(EXERCISE):
Extend the article on political parties, campaigning groups and political power, starting right after its last sentence about "cause culture" and commercial branding.

(READING TEXT):
Political parties are losing popular legitimacy, while campaigning groups are increasingly under fire: what does this mean for political power?

By the time the Transparency of Lobbying, Non-Party Campaigning and Trade Union Administration Bill was published in summer 2013 it had become little more than a brutal attempt to shut down civil society influence on electoral politics. Any work in the public domain that could be seen to address matters of public policy would be covered by far stricter rules than previously; but corporate lobbying would be virtually untouched. And although there will be some adjustments to the Bill before it finally becomes law, it will undoubtedly retain its character as a strategic move by government to place a firewall around the establishment's monopoly on political authority. This attempt to constrain non-party campaigning groups also represents a tacit admission by politicians that much political legitimacy lies outside the party system.

While the political elite is attempting to shut down the culture of civic campaigning, the corporate world is attempting to co-opt it. Nestlé breakfast cereals now have their own manifestos, 'campaigning to let everybody know that kids looove Cheerios'; while Wetherspoons is spearheading a campaign 'to secure more equal tax treatment for food sold through pubs, restaurants and food service operators' by introducing a 'tax parity day' on which prices in pubs will by reduced by 7.5 per cent - in effect drawing on the aesthetics of popular campaigning to give credibility to a day-long happy hour. With 17 per cent of people claiming to be [End Page 25] part of an environmental group, and media-savvy activists increasingly skilled at garnering media attention, it is little surprise that 'cause culture' has now been firmly incorporated by commercial branding as part of their repertoire.

(INFORMATION SHOWN):
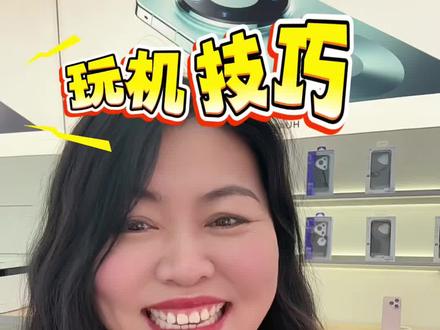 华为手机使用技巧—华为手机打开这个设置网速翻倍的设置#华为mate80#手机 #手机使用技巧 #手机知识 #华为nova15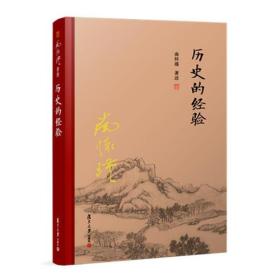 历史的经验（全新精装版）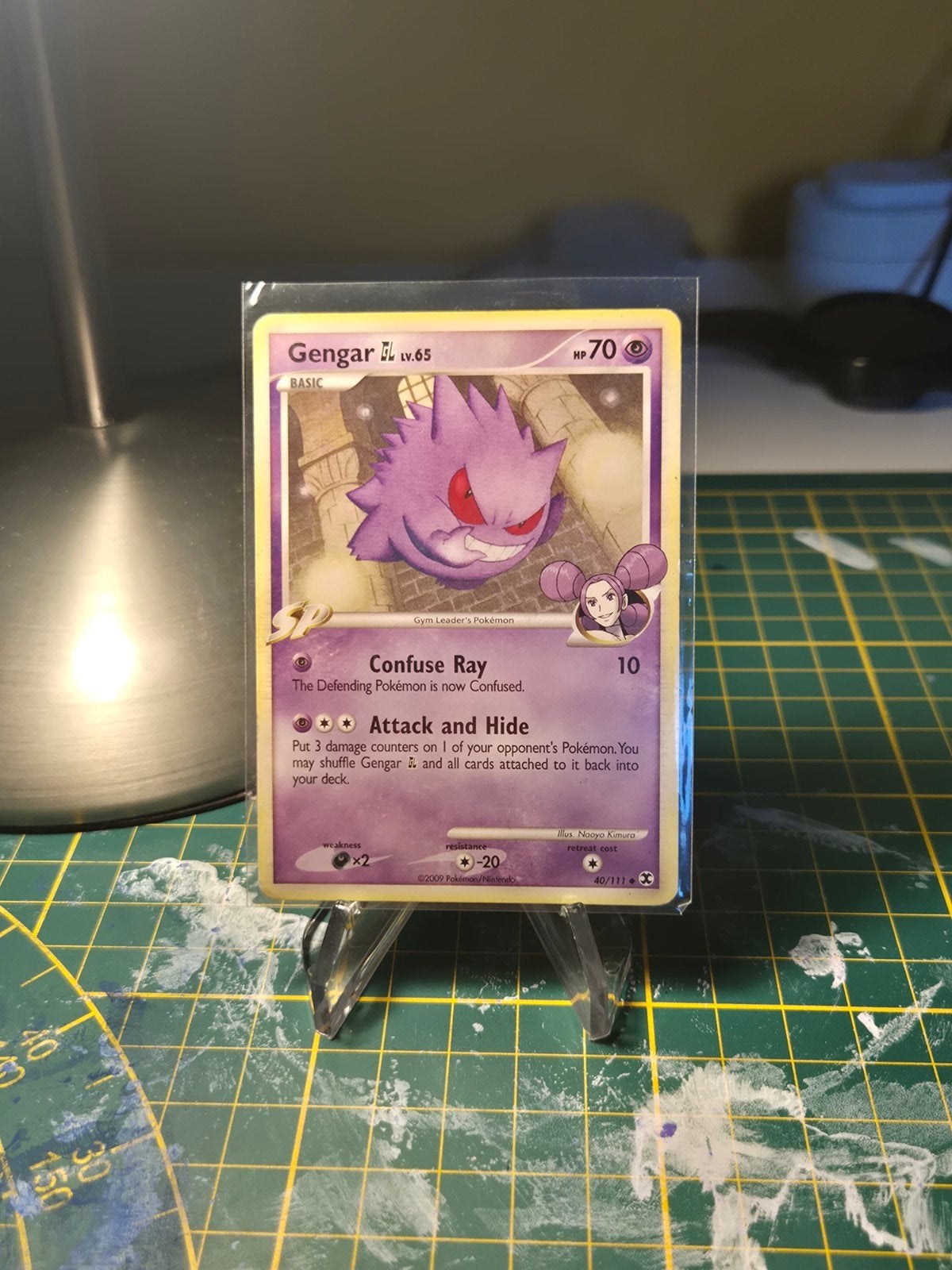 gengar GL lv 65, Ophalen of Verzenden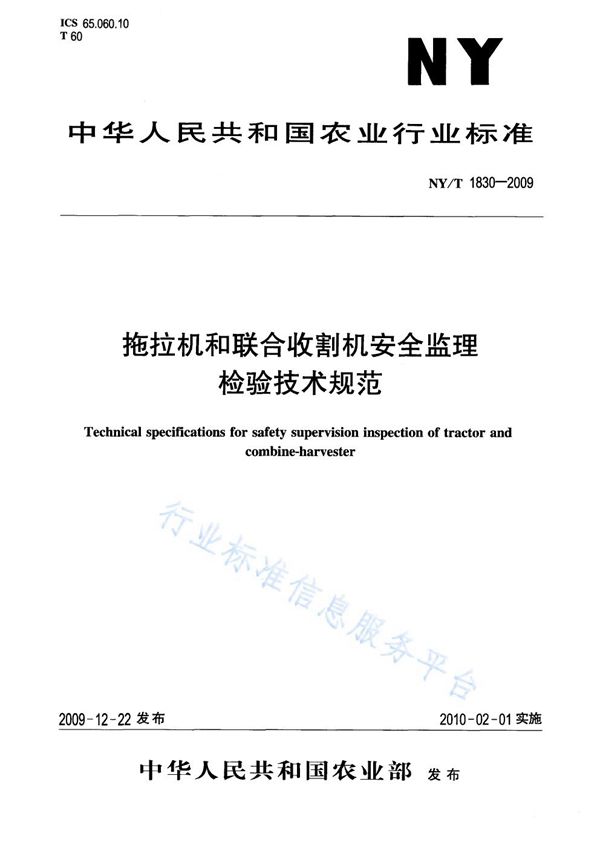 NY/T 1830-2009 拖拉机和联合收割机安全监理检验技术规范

(EXERCISE ANSWER):
The Bill can be understood as a response by political parties to an existential threat. It does not simply reflect a worry about digital technologies having made it easier to rapidly aggregate opinion and co-ordinate action in the form of campaigns; it stems from an anxiety that the explosion of energy around cause-based politics is coinciding with a time when mainstream parties, by all the key indicators - voter turn-out, party membership and trust in politicians - are virtually dead. Voter turnout declines at every election.1 Those who do vote do so as much out of fear or disgust at one of the other parties, rather than as a genuine enthusiasm for putting an X on the ballot paper. Membership of political parties has collapsed over the past half-century from a peak of 3.8 million to around four hundred thousand.2 The Guardian recently revealed that the average age of a Conservative Party member is now around 70 - on this evidence it is literally dying out, unable to renew itself generationally.3 The Liberal Democrats have their own crisis, with membership crashing after they entered the coalition government. As for Labour, in the row over union affiliation the GMB has suggested that only 15 per cent of its members would identify as supporters of the party, and has slashed its funding accordingly. Working people can no longer be relied on to support the party formed to represent their interests. To many, political parties are a necessary evil only because there seems no alternative to the electoral process. Politicians are despised: according to Ipsos Mori only 18 per cent of people think they can be trusted.

This is zombie politics.4 The flesh on the bones of our decision-making institutions is rotten. Parties are aware that they face a crisis and are trying to reinvent themselves - as in the Refounding Labour project or the new Renewal think tank for the Conservatives. But their most pressing need is to understand why and how they have become such unpopular vehicles for expressing popular engagement in the political process. Labour shows some awareness of the problem, but apart from in the leader's office and among a few other outliers, there seems little real appetite for going beyond the party's role as an electoral machine.

As the gagging bill indicates, some...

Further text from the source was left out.